# PAGE EXCERPT
`Queue.dequeue` retains the most recently returned value

polytypic commented 1 year ago

First I must say that I love to see different takes on how to implement schedulers in OCaml!

Out of curiosity I took a look at the queue implementation and noticed a few issues.

As a side note, if possible, I would recommend e.g. using a queue implementation (e.g. MPSC queue or Michael-Scott queue) from the Saturn library (formerly "lockfree"). Implementing lock-free algorithms is super hard. I should know, I first started tinkering with lock-free algorithms about a decade ago and I still occasionally spot subtle issues in my code I didn't foresee.

But, take a look at the dequeue implementation with a note I added:

let dequeue t =
  let rec go () =
    let p = Atomic.get t.head in
    match Atomic.get p.next with
    | None -> raise Empty
    | Some next ->
        if Atomic.compare_and_set t.head p next then
          let[@warning "-8"] (Some node) = Atomic.get p.next in
          node.value  (* NOTE: node == next *)
        else go ()
  in
  go ()

This is a very typical issue/bug in an implementation of the Michael-Scott queue. I recently noticed the same issue in the lockfree implementation.

So, the problem is that t.head is updated to point to a node whose node.value is returned and the node is logically removed from the queue. However, that node is not physically removed from the queue and it still points to the value. So, that last value dequeued from the queue will still be pointed to by the queue and it might be retained for a long time (indefinitely if nothing goes through the queue after) — causing a space leak.

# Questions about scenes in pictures
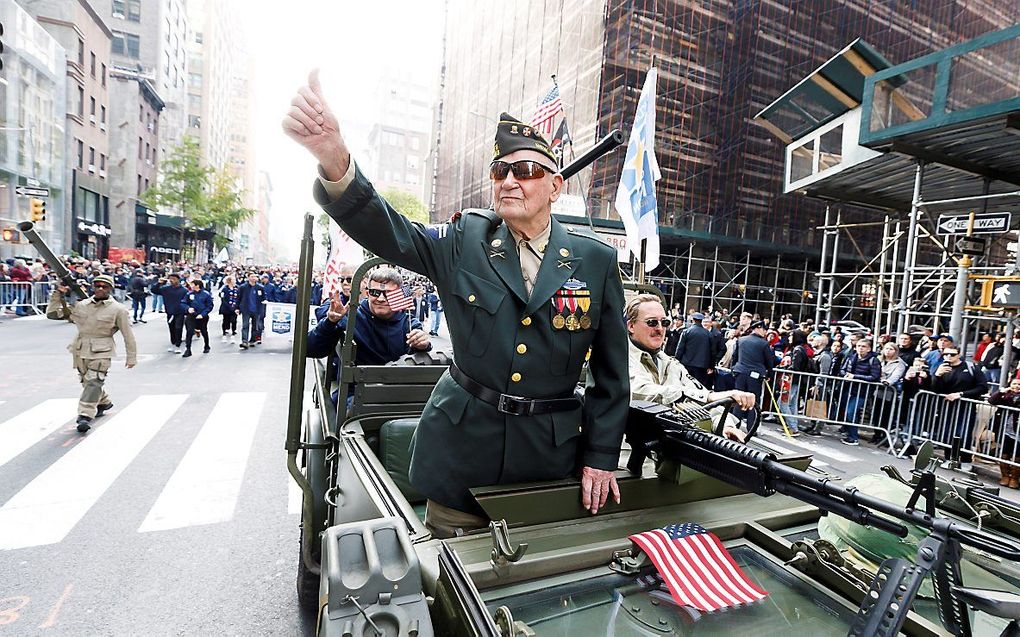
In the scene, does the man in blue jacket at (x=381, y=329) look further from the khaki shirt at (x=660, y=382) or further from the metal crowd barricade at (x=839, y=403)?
the metal crowd barricade at (x=839, y=403)

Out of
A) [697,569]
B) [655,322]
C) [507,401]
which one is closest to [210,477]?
[655,322]

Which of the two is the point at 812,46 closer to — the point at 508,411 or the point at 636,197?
the point at 636,197

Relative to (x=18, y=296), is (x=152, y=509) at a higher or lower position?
lower

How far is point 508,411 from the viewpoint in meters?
2.12

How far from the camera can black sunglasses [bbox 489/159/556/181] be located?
217 centimetres

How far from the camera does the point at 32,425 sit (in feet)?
22.4

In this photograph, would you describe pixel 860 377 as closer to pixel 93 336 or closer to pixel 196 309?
pixel 93 336

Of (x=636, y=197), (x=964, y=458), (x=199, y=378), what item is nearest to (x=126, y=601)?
(x=636, y=197)

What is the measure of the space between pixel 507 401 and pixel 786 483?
939 mm

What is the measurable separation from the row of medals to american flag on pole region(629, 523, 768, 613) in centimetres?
75

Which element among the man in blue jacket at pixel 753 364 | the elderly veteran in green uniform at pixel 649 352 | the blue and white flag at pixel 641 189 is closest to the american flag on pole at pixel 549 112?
the blue and white flag at pixel 641 189

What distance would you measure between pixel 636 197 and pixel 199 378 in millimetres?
7973

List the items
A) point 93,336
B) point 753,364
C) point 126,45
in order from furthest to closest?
point 126,45
point 753,364
point 93,336

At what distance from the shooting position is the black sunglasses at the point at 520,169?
2.17m
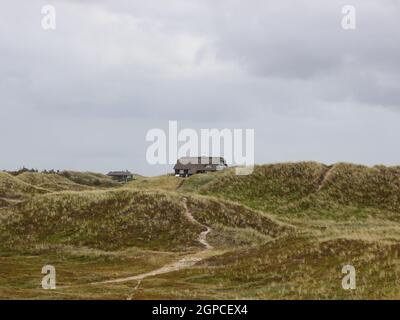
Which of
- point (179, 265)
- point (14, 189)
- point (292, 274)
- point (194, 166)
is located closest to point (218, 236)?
point (179, 265)

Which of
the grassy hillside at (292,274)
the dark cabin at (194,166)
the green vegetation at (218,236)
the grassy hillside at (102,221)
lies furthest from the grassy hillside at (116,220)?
the dark cabin at (194,166)

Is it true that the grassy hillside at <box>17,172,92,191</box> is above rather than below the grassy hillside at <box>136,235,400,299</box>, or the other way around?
above

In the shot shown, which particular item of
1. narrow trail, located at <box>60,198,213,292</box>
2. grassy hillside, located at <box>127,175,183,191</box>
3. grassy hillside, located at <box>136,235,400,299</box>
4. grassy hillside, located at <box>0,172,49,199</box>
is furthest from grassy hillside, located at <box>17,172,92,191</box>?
grassy hillside, located at <box>136,235,400,299</box>

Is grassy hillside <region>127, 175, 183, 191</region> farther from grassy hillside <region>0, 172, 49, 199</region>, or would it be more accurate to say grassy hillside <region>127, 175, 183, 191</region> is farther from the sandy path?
the sandy path

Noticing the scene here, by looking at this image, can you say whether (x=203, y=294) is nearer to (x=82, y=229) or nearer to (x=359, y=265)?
(x=359, y=265)

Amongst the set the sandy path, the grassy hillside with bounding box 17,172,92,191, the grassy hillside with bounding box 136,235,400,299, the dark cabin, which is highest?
the dark cabin

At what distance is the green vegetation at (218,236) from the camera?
47.4 metres

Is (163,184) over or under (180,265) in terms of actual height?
over

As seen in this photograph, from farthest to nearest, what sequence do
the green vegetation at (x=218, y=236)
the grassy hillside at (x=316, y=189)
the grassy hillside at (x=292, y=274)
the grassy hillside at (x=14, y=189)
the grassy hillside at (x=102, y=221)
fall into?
the grassy hillside at (x=14, y=189) < the grassy hillside at (x=316, y=189) < the grassy hillside at (x=102, y=221) < the green vegetation at (x=218, y=236) < the grassy hillside at (x=292, y=274)

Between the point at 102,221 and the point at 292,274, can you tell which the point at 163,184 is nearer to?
the point at 102,221

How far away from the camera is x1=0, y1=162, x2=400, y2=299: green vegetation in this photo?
156ft

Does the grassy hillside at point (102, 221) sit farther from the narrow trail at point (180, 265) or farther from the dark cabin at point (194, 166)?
the dark cabin at point (194, 166)

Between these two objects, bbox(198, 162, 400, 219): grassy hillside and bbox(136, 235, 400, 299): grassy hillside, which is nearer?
bbox(136, 235, 400, 299): grassy hillside

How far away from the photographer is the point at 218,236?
264 feet
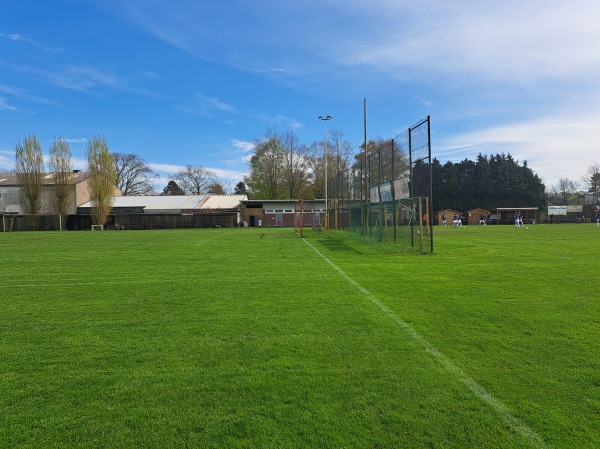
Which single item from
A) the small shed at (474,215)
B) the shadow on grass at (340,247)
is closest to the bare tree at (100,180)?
the shadow on grass at (340,247)

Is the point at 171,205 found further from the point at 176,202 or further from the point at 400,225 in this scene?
the point at 400,225

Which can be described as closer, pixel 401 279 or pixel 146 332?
pixel 146 332

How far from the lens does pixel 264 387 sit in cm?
354

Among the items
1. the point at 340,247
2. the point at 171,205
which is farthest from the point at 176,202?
the point at 340,247

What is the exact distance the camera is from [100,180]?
54156mm

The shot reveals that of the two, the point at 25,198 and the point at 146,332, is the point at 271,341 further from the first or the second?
the point at 25,198

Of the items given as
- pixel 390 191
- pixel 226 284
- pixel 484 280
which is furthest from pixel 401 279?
pixel 390 191

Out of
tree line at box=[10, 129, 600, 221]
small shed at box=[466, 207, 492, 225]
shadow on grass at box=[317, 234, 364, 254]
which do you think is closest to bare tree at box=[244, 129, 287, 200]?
tree line at box=[10, 129, 600, 221]

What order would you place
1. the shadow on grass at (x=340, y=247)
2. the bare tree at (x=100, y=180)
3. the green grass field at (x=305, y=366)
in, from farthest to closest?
the bare tree at (x=100, y=180) < the shadow on grass at (x=340, y=247) < the green grass field at (x=305, y=366)

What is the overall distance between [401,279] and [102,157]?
186 ft

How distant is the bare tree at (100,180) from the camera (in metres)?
53.7

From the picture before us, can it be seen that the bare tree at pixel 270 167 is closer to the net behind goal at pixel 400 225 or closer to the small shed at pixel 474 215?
→ the small shed at pixel 474 215

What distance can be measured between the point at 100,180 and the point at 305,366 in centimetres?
5731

# WHAT TO DO
1. Quote the queue thread in full, word for word.
2. Please show every line of the rows that contains the word "jacket".
The rows have no connection to the queue thread.

# ANSWERS
1.
`Queue.dequeue` retains the most recently returned value

polytypic commented 1 year ago

First I must say that I love to see different takes on how to implement schedulers in OCaml!

Out of curiosity I took a look at the queue implementation and noticed a few issues.

As a side note, if possible, I would recommend e.g. using a queue implementation (e.g. MPSC queue or Michael-Scott queue) from the Saturn library (formerly "lockfree"). Implementing lock-free algorithms is super hard. I should know, I first started tinkering with lock-free algorithms about a decade ago and I still occasionally spot subtle issues in my code I didn't foresee.

But, take a look at the dequeue implementation with a note I added:

let dequeue t =
  let rec go () =
    let p = Atomic.get t.head in
    match Atomic.get p.next with
    | None -> raise Empty
    | Some next ->
        if Atomic.compare_and_set t.head p next then
          let[@warning "-8"] (Some node) = Atomic.get p.next in
          node.value  (* NOTE: node == next *)
        else go ()
  in
  go ()

This is a very typical issue/bug in an implementation of the Michael-Scott queue. I recently noticed the same issue in the lockfree implementation.

So, the problem is that t.head is updated to point to a node whose node.value is returned and the node is logically removed from the queue. However, that node is not physically removed from the queue and it still points to the value. So, that last value dequeued from the queue will still be pointed to by the queue and it might be retained for a long time (indefinitely if nothing goes through the queue after) — causing a space leak.

2.
In the scene, does the man in blue jacket at (x=381, y=329) look further from the khaki shirt at (x=660, y=382) or further from the metal crowd barricade at (x=839, y=403)?
Which element among the man in blue jacket at pixel 753 364 | the elderly veteran in green uniform at pixel 649 352 | the blue and white flag at pixel 641 189 is closest to the american flag on pole at pixel 549 112?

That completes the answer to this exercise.